§ **What you will do**
1 – In the Raja Ampat travel notes, at what longitude did the crew cross the equator?
2 – List everything the Raja Ampat travel notes say the crew did on their last full day at Wayag.
3 – Carry on the Raja Ampat travel notes from the point they stop.

Leslie thought it was a seahorse but it turns out to be a member of the same family - a pipefish. Corythoichthys schultizi! A tiny beauty.

Prehistoric

for sure. We still don't know what this guy is. He was clinging to a rock just below the high tide line.

Our Last Full

day at Wayag was a relaxing one and we took the time to go to our beach, cut hair and do a bit of beach combing.

Departure

day dawned eerily due to fires in some far off location that was creating haze throughout the entire region.

Shellbacks Once Again

for the ninth time. As we moved south of Wayag, we crossed the equator at 130 east. The farthest west we had ever crossed it.

Kawe

was our next stop. The site of an abandoned mining operation, Kawe's beautiful landscape bears scars.

Underwater Near Carina

We had heard the snorkeling was good but we didn't find much....except a nice sea turtle. This box fish, however, was about 1 foot long!

Dynamite Crater?

Throughout the shallow reef area of Kawe we saw craters which may have been caused by blasting to quickly kill (and collect) fish. It might explain the relative barrenness of the scene and relatively small size of corals. This practice is now illegal throughout Raja Ampat.

Going South

we snagged a mackerel between Minyaifun and Yangello. Jake was quite pleased with the catch.

§ **Material provided**
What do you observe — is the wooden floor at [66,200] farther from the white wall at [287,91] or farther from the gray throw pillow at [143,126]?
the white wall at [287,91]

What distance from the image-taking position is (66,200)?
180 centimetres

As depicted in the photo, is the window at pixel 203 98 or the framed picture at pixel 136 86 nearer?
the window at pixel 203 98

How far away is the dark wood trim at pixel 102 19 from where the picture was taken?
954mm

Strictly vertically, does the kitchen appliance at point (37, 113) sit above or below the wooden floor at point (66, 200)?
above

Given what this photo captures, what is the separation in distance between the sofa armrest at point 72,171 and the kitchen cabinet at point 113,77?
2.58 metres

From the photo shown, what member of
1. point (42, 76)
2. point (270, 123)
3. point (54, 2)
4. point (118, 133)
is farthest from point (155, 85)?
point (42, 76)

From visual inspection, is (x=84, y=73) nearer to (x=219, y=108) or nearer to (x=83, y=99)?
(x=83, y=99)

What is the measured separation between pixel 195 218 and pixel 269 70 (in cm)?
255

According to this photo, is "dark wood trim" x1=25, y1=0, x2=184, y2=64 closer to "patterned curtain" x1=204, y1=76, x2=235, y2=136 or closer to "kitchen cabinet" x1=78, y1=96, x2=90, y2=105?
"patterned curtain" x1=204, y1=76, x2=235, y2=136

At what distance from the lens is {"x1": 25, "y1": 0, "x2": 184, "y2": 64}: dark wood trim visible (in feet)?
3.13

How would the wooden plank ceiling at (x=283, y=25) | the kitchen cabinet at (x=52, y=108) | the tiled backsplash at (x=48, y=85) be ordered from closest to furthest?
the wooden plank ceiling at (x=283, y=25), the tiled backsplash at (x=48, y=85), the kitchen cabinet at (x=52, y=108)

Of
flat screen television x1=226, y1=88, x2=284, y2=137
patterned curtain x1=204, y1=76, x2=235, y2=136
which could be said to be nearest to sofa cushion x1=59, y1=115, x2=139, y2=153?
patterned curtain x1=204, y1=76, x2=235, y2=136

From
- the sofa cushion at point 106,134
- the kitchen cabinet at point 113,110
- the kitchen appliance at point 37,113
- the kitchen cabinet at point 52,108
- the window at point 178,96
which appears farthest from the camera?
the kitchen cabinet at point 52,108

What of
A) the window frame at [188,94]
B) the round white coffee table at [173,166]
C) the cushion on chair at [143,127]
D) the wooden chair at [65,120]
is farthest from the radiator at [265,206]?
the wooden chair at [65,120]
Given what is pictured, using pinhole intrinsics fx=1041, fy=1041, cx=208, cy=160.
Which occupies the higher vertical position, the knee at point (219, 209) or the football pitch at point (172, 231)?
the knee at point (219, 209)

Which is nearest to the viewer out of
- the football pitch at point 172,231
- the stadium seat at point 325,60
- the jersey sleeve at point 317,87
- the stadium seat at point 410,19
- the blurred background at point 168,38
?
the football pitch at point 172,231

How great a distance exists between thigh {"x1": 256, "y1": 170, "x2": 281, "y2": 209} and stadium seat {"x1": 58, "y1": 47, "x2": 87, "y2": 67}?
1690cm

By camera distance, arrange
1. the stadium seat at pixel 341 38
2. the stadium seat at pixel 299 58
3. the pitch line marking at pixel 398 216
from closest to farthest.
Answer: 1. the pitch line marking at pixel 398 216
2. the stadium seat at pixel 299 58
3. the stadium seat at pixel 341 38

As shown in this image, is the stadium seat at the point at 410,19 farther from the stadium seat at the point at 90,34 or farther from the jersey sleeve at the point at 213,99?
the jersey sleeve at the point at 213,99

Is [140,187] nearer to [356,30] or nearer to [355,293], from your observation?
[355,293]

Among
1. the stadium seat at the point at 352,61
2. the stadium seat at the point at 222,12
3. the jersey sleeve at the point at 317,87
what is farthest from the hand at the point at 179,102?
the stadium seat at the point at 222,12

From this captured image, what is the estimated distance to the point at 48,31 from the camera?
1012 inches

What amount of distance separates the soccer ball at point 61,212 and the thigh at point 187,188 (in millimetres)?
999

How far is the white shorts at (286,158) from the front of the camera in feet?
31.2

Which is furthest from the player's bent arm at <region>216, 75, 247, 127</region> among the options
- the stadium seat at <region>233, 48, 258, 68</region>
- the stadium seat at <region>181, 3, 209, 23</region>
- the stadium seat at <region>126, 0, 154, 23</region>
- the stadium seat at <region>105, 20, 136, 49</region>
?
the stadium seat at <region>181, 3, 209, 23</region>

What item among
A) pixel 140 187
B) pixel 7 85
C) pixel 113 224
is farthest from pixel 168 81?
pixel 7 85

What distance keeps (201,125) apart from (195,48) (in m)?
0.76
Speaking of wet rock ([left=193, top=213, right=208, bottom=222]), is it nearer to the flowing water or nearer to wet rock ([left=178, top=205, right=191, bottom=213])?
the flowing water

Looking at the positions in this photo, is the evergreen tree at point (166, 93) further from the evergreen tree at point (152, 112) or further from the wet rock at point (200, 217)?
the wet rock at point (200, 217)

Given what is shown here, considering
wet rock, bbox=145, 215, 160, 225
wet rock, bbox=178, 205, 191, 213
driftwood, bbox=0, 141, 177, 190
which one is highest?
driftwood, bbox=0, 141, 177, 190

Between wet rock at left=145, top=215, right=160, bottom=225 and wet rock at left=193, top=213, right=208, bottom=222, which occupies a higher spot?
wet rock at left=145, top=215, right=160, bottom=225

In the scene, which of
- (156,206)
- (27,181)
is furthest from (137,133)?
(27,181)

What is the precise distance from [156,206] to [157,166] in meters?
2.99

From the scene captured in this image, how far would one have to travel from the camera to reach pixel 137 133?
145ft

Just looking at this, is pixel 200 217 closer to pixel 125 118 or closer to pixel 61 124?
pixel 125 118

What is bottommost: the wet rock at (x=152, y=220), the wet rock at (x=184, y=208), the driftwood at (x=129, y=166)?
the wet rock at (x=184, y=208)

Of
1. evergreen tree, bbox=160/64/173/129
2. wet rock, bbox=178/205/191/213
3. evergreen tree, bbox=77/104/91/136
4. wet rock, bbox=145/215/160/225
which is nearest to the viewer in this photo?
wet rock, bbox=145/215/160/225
==
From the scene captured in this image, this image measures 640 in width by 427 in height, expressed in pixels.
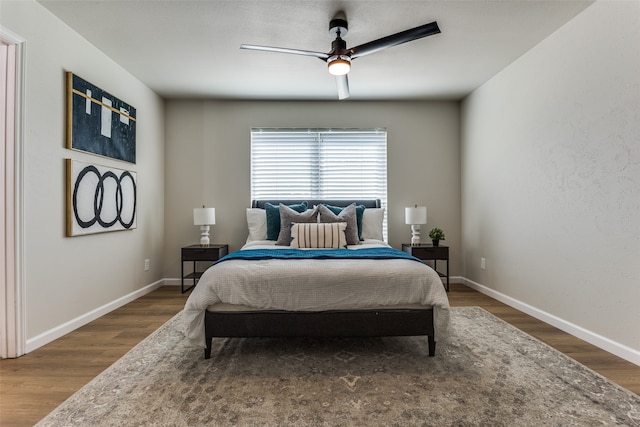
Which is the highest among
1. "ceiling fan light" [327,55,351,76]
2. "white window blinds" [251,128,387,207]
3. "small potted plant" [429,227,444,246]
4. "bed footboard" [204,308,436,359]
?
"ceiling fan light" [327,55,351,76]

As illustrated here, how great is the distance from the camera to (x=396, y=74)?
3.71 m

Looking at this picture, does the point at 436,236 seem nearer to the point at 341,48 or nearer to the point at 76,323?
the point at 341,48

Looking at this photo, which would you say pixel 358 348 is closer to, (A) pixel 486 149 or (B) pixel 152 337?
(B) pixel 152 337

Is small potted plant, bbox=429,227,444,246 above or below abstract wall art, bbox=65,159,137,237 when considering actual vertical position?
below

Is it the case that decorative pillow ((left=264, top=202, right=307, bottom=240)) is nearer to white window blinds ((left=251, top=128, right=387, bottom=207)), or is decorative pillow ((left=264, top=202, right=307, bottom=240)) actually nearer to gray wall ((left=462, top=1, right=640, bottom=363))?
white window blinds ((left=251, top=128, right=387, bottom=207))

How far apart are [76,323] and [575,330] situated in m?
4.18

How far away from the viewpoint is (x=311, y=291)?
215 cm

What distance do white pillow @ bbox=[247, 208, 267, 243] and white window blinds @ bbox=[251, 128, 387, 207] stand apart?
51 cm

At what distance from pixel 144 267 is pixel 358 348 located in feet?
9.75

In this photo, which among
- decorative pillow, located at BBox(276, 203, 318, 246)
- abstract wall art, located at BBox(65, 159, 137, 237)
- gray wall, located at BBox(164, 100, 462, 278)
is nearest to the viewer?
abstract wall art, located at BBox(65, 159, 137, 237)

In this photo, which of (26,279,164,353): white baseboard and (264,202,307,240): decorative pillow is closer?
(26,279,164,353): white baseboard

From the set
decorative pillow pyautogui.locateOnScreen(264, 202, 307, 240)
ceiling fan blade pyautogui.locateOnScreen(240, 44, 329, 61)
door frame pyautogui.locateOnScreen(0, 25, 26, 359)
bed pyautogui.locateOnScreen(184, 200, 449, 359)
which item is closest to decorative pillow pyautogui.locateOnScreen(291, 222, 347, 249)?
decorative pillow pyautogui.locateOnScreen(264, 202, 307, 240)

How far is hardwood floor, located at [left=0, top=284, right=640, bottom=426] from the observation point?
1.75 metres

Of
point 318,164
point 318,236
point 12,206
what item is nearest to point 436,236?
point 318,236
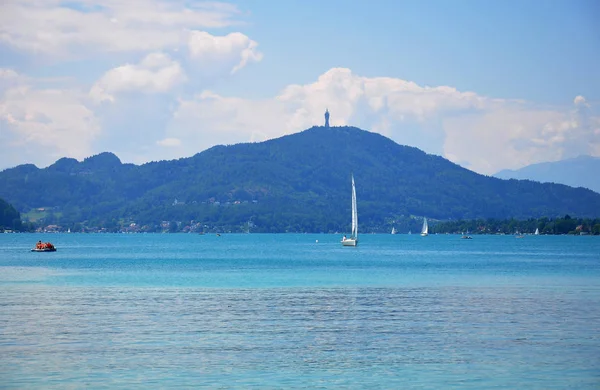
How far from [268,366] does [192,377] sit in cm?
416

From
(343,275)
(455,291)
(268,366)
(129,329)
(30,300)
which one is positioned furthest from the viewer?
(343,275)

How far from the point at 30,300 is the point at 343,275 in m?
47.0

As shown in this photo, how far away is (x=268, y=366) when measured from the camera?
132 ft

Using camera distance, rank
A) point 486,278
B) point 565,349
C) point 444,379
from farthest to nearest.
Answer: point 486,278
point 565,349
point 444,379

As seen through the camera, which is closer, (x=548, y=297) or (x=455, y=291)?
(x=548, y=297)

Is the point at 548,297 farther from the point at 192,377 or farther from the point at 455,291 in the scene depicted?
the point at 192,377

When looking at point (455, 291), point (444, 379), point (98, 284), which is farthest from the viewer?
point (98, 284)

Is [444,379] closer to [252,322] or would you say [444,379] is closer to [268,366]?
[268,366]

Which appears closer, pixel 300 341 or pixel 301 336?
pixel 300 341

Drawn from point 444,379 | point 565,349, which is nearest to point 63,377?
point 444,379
...
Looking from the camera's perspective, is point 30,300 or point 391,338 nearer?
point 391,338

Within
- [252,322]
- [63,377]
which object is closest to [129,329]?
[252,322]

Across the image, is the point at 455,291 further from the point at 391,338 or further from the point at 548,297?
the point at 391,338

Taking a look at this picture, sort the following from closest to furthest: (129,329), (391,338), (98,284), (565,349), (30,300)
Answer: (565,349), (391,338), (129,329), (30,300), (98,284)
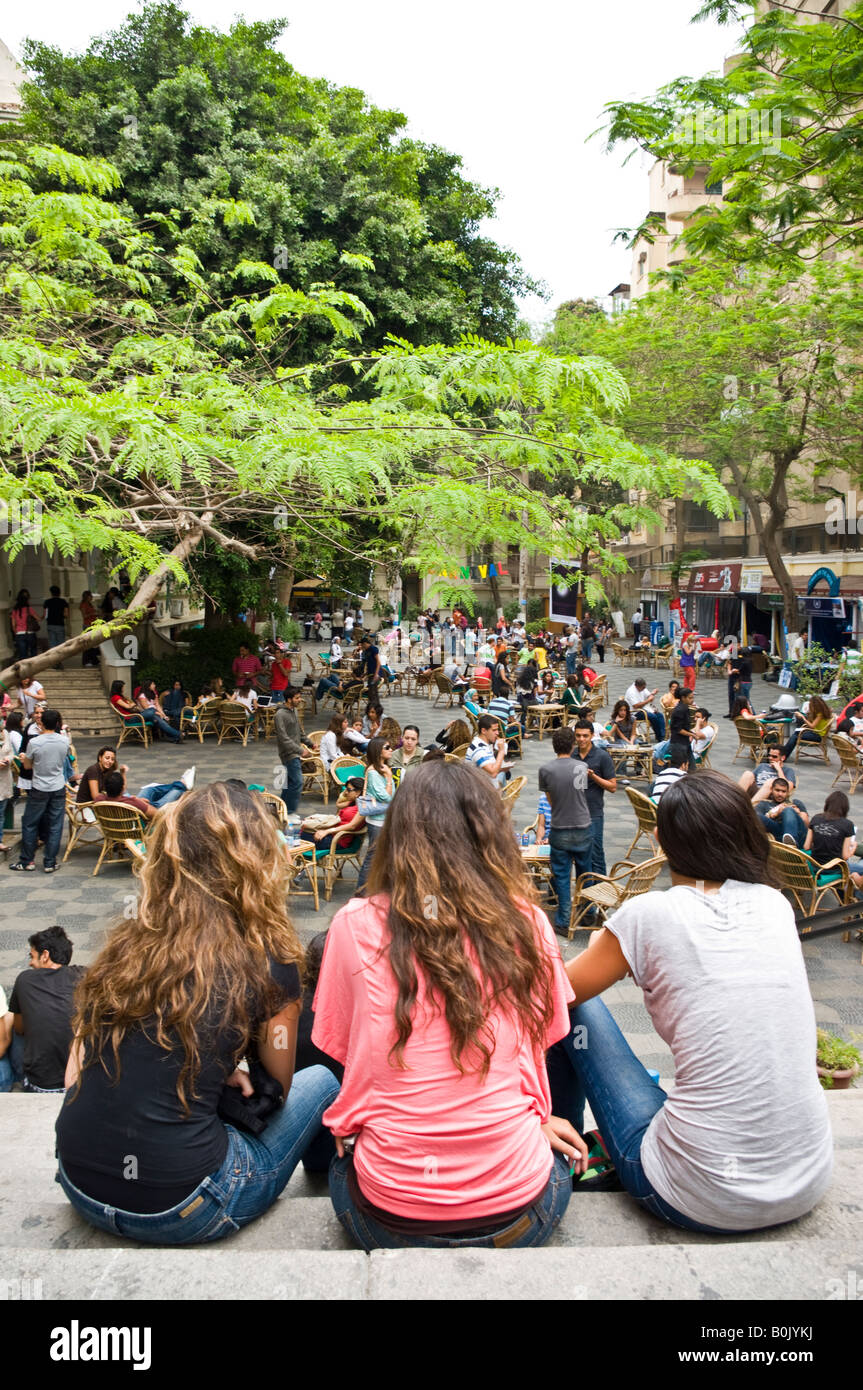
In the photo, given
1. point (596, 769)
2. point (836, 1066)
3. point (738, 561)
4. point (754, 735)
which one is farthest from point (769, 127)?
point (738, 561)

§ **Answers provided**
1 – 130 east

2 – Went to their beach, cut hair, and did a bit of beach combing.

3 –
At Yangello

we settled in for a few days. Here the birds were incredible, including a pair of white headed brown and black eagles that we have yet to identify. We were anchored in the "shallow" spot of 80'

Leslie Fell in Love

with christmas tree worms in the water at Yangello which she had never seen. Dozens of photos now rest in our archives.

Arborek

was our next spot. A tiny spot of coral rubble in the middle of the Dampier Strait, currents run swiftly past this neat little village. Notice the sign to "dress politely".

Arborek's

kids were gleeful and loved the waters around them. Unfortunately their teachers were not showing up...government workers gone astray.

A Designated

tourist destination, Arborek was kept neat and tidy. Be sure to find Githa at the dive shop if you want to volunteer your time in the village.

There Were

even two tiny stores on the island that is roughly 48 acres. Notice the awareness of the marine environment...the manta ray, resident in the waters around the island - shows the children the proper way to dispose of trash.

Arborek's

old jetty is a favorite place for local dives to end.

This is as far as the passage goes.